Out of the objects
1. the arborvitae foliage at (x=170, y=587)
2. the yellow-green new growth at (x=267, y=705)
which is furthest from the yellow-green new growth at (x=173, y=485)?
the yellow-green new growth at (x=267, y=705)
===============
Instructions to follow: Please write out the entries above again, replacing "arborvitae foliage" with "juniper foliage" and keeping everything else the same.

Answer for this exercise:
Out of the objects
1. the juniper foliage at (x=170, y=587)
2. the yellow-green new growth at (x=267, y=705)
which is furthest from the yellow-green new growth at (x=173, y=485)?
the yellow-green new growth at (x=267, y=705)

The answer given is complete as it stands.